Occassionally, we will share tools and tips on enhancing your job search from the Steinbright Career Development Center (SCDC). Alumni are encouraged to send comments, questions or suggestions for future column topics to alumni@drexel.edu.


Using the Hidden Job Market to Find Jobs
August 2013

It's no secret: looking for a job can be hard. Many recall their job search and wonder how they ever made it through. Many more are content to stay in a job they do not like simply because they would rather avoid going through a job search again. For those who are looking, they often have to sort through thousands of posted positions, only to find a handful that they find remotely interesting. Little do they know that those few jobs are only the tip of the job search iceberg.

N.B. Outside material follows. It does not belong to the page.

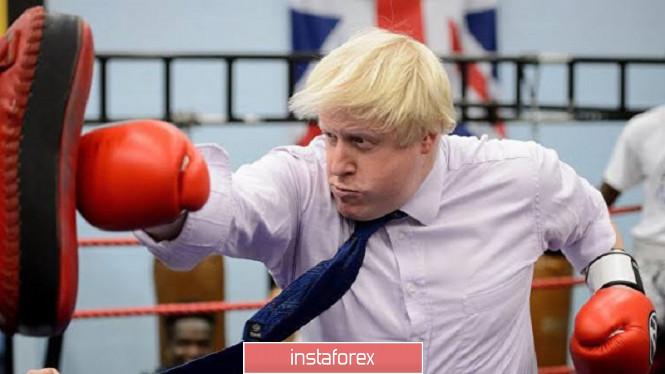 GBPUSD: Борис Джонсон переходит к фазе активных действий, пообещав выйти из блока до 31 января 2020 года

Even though we can find millions of posted jobs, they may only represent a fraction of the total job market. According to Steven Rothberg of CollegeRecruiting.com, more than 80% of job openings are actually unlisted! This means that for every posted job, there are up to four others that are not posted but are still being actively recruited for. This is often referred to as the "Hidden Job Market." How can you take advantage of these jobs? There are a number of things you can do:

  • Networking

    With any job search, networking is important. But it can become even more vital when trying to find opportunities in the Hidden Job Market. Most people who are hired for these positions never apply for them. They are considered either from their applications for other positions or from their connections within the company. Therefore, it is extremely important to continue to build and strengthen your network with employers even if it appears they are not actively hiring.

    One of the best ways to build your network connections is by utilizing the social networking site LinkedIn. LinkedIn has a number of Tutorials and Webinars to help you make the most of its services. You can also build your face-to-face network by attending professional association meetings and events. Bring business cards with you and expect to take others' home with you. Develop your 30-Second Commercial, otherwise known as an Elevator Speech, as a way to introduce who you are and what you are looking for. Attending one of Drexel's biannual Career Fairs is a great way to meet with employers from many different industries. The next Career Fair will be held on Thursday, October 3 from 10 a.m. to 3p.m. in the Armory.

  • Targeting Companies

    Target companies that you would like to work for, even if they do not have any positions currently available. Contact your targeted companies to ask about employment opportunities. If possible, find contacts within the department you would like to work for and conduct informational interviews to learn about their positions or the company. This type of introduction can show initiative and express the enthusiasm for working at the company. Just make sure to not overdo it.

  • Make Your Résumé & Cover Letter Shine

    Make sure that your résumé and cover letter make you stand out from the crowd. Even if you are not hired for the position you apply for, a strong résumé, cover letter or interview can make an impression that can put you at the top of the list for another position. For tips on how to improve your résumé, check out the many résumé writing resources in the Hagerty Library’s Résumé Writing Career Guide or meet with a Career Counselor to receive individualized resume help. If you are interested, please contact the Steinbright Career Development Center at 215.895.2185 to schedule an appointment.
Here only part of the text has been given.